Go West ! (34)

(…) La journée passe comme ça, en confirmation des images que nous avons apportées avec nous. Et c’est vrai, tout est là, comme nous l’attendions : les beatniks et les maisons étranges de Venice Beach, la jetée de Santa Monica et sa fête foraine, la plage déserte de Pacific Palisades, les courbes majestueuses du Sunset Boulevard, les larges allées bordées de cocotiers et de maisons invisibles de Beverley Hills, l’animation de Hollywood Boulevard et le légendaire Théâtre Chinois.

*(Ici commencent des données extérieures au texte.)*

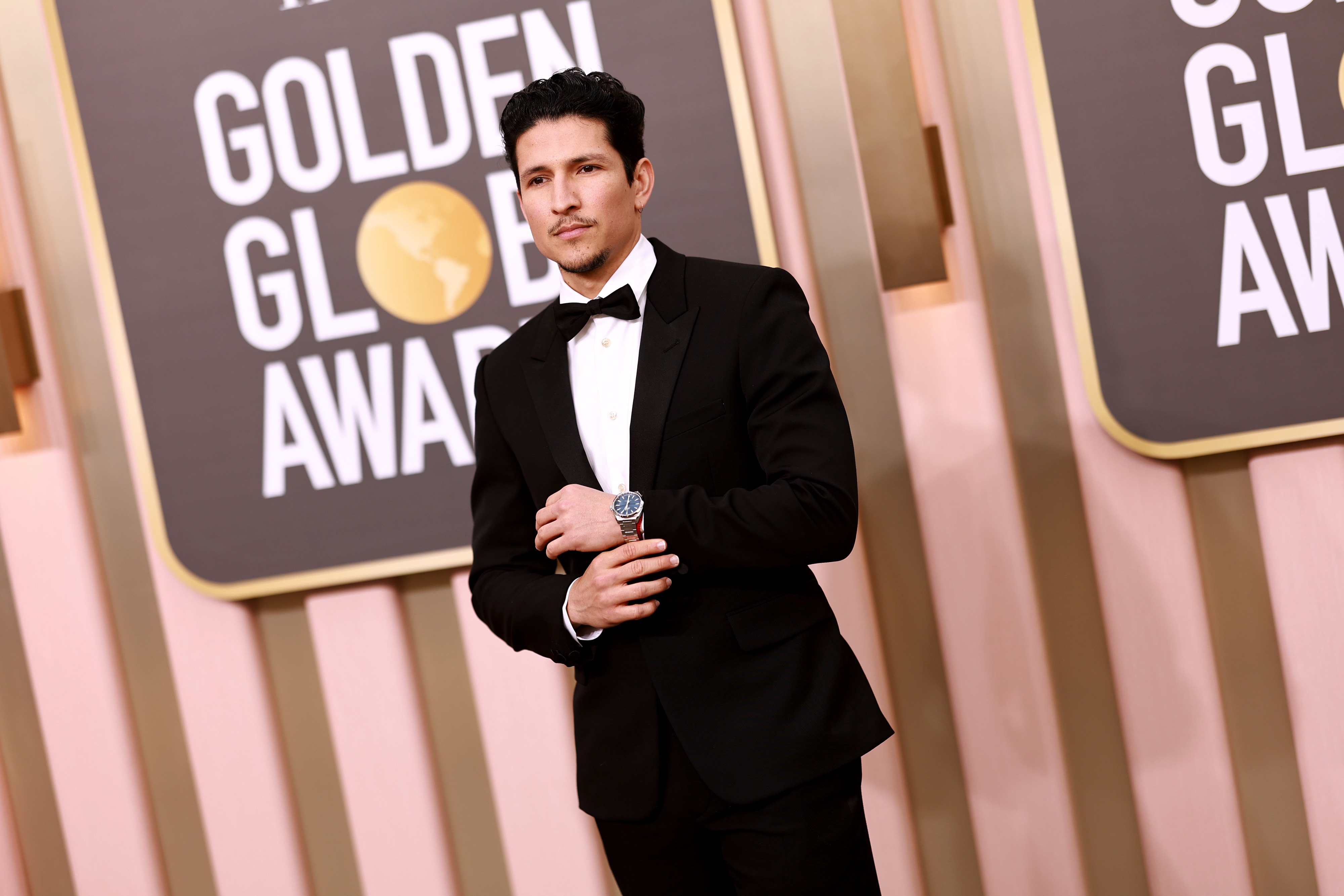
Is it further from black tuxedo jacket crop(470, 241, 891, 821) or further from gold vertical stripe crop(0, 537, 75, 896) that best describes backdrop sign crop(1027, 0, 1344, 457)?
gold vertical stripe crop(0, 537, 75, 896)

La nuit est tombée. Vers dix heures du soir, nous n’avons toujours pas trouvé d’hôtel et nous décidons de dormir à nouveau sur une plage. Pour y parvenir, la route est évidente : Go West, young man ! Sunset boulevard vers l’ouest, jusqu’au bout. Je me suis débrouillé pour conduire, bien que ce ne soit pas mon tour. Même au volant de cette vieille voiture poussiéreuse, conduire ses deux tonnes dans les virages voluptueux du Boulevard le plus long et le plus célèbre du monde est un plaisir fabuleux. Toutes vitres ouvertes sur la douceur de la nuit, le coude à la portière, j’écoute le chuintement des pneus sur l’asphalte impeccable, je sens ma chemise flotter et battre au vent qui s’engouffre dans sa manche courte, je respire l’odeur des magnolias arrosés par les jets d’eau des jardiniers nocturnes mexicains, je regarde la lune qui nous suit en courant au sommet des bosquets qui cachent les propriétés.  Du côté de Pacific Palisades, le bord de mer est désert. Je roule doucement le long de la plage. Arrivé devant les lumières de la jetée de Santa Monica, je fais demi-tour pour reprendre Ocean Avenue vers le nord. Je finis par tourner à gauche sur Ocean pour m’engager dans une courte impasse et me garer face à l’océan. Je coupe le moteur. Nos quatre portières s’ouvrent en même temps.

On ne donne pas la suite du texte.